-- Work to do --
How many lines of the data below contain the string "rect"? Matching is case-sensitive, so give only the number.

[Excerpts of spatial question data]

=-=-=

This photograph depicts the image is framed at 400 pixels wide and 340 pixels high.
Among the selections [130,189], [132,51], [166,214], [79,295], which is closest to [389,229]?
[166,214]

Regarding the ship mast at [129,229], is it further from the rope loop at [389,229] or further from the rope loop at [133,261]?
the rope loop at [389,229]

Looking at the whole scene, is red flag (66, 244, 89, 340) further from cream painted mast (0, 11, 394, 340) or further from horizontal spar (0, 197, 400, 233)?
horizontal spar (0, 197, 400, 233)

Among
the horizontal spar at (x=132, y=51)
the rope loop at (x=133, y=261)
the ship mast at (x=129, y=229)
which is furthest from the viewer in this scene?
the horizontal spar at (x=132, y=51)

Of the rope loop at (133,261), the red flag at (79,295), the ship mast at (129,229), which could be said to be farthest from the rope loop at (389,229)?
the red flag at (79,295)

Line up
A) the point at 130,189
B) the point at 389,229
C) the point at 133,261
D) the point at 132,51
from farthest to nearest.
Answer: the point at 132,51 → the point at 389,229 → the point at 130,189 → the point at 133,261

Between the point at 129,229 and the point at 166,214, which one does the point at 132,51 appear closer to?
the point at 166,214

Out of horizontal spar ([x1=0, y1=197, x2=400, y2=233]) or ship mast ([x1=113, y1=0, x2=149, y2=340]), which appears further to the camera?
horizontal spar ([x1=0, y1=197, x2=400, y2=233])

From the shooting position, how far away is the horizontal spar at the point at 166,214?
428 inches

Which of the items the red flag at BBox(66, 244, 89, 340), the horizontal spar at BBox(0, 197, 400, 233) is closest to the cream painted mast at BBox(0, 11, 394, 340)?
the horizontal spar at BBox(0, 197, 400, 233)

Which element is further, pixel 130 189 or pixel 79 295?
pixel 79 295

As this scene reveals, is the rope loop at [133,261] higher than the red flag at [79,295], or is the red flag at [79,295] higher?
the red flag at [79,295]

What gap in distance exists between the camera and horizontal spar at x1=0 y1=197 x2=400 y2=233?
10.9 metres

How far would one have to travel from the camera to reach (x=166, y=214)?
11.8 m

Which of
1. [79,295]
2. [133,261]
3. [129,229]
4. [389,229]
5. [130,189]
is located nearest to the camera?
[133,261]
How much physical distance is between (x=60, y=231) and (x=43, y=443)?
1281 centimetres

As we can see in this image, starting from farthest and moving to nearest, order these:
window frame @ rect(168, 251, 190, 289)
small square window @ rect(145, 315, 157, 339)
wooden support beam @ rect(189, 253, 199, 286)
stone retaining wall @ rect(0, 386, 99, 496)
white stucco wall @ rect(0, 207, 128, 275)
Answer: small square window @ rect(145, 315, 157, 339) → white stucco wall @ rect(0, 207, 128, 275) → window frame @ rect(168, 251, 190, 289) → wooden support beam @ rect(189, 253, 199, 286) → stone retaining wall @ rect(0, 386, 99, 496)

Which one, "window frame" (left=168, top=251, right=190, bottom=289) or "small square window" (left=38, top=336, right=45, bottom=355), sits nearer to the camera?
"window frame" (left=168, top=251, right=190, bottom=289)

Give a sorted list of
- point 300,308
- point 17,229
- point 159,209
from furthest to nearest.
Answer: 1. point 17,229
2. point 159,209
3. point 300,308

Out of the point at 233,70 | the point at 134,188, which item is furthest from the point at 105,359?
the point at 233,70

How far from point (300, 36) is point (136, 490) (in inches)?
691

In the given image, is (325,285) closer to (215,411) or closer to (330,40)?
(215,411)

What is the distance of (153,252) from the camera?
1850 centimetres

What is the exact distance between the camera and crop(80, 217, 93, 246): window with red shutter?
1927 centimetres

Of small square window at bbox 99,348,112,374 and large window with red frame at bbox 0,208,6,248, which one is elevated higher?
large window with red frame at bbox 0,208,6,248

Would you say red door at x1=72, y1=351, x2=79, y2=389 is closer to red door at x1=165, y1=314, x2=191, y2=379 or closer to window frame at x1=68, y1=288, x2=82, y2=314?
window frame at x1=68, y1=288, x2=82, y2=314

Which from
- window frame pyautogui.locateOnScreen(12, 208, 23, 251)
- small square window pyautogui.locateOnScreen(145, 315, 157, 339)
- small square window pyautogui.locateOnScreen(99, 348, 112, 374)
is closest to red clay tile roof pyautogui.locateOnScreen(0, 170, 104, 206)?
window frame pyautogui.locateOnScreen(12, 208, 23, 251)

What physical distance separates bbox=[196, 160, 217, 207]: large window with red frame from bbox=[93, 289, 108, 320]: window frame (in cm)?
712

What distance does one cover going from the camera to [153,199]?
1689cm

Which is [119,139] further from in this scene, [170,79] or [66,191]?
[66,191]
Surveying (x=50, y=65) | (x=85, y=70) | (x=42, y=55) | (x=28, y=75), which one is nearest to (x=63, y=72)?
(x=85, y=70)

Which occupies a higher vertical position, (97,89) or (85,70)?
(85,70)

=-=-=

-- Solution for this problem --
6